PI: Michelle Dawson, Assistant Professor of Molecular Pharmacology, Physiology, and Biotechnology
Co-PIs: Michael Beland, Associate Professor of Diagnostic Imaging; Derek Merck, Assistant Professor of Diagnostic Imaging (Research) and Assistant Professor of Engineering (Research)
Mechanisms in mitochondrial metabolism in brain development and health
We have discovered mutations in a mitochondrial enzyme, glutamate pyruvate transaminase 2 (GPT2) that are associated with a novel neurological disorder. In our recent paper, using both metabolomics and direct isotope labelling methods, we identify metabolic defects in brains from a Gpt2 mutant mouse model. In this proposal, we will generate important preliminary data in a Gpt2 mouse mutant. These studies are innovative, as neurometabolism has scarcely been investigated in the context of brain development. This research is strongly in line with the OVPR Research Seed funding mechanism as we will generate data for new research proposals. We will also develop important collaborations for this research: at Brown, with Dr. Phyllis Dennery’s laboratory; and at UT Southwestern/HHMI, with Dr. Ralph DeBerardinis’ laboratory. Overall, this research has the potential for substantial impact on: (1) the discovery of linkages between mechanisms in mitochondrial metabolism and postnatal brain development with broad relevance to mechanisms in brain diseases; and (2) the development of new approaches to screening and prevention of disease.

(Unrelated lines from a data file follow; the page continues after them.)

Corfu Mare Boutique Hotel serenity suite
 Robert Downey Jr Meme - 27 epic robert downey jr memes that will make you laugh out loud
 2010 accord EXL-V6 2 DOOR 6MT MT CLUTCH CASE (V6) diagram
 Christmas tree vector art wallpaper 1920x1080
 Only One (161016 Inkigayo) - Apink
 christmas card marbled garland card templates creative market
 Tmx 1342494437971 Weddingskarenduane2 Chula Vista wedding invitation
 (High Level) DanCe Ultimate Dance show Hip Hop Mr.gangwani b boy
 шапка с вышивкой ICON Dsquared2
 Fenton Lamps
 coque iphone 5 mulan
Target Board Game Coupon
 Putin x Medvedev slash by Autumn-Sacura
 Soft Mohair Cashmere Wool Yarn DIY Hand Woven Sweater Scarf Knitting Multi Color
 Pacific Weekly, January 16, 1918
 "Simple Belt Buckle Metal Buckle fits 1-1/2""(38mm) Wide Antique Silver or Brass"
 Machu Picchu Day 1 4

PI: Eric Morrow, Associate Professor of Biology and Associate Professor of Psychiatry and Human Behavior
Collaborator: Phyllis Dennery, Sylvia Kay Hassenfeld Professor and Chair of Pediatrics and Professor of Molecular Biology, Cell Biology and Biochemistry
The role of sleep in visual plasticity
The purpose of the current proposal is to collect a preliminary data with which to write an NIH R01 competitive renewal proposal to advance the understanding of visual plasticity. A prevailing view is that the role of sleep in plasticity is to merely enhance plasticity states already triggered by training. However, we challenge this prevailing view and propose the alternative possibility that even without prior training, plasticity states occur in early visual areas specifically during sleep stage N3. To test this hypothesis, using magnetic resonance spectroscopy during sleep, we will measure an excitatory-inhibitory (EI) ratio, which is defined by the ratio of excitatory/inhibitory neurotransmitters, in early visual areas. An EI ratio is correlated with the degree of plasticity in early visual areas. Thus, by measuring EI ratios during sleep, we can examine the degree of plasticity states without measuring performance improvement. If preliminary data supports the hypothesis, this will suggest that there is sleep-based plasticity independently from training-based plasticity and significantly increase the probability of having the R01 competitive renewal funded. In that event, the Brown’s reputation in the field of in sleep and visual plasticity would be greatly enhanced.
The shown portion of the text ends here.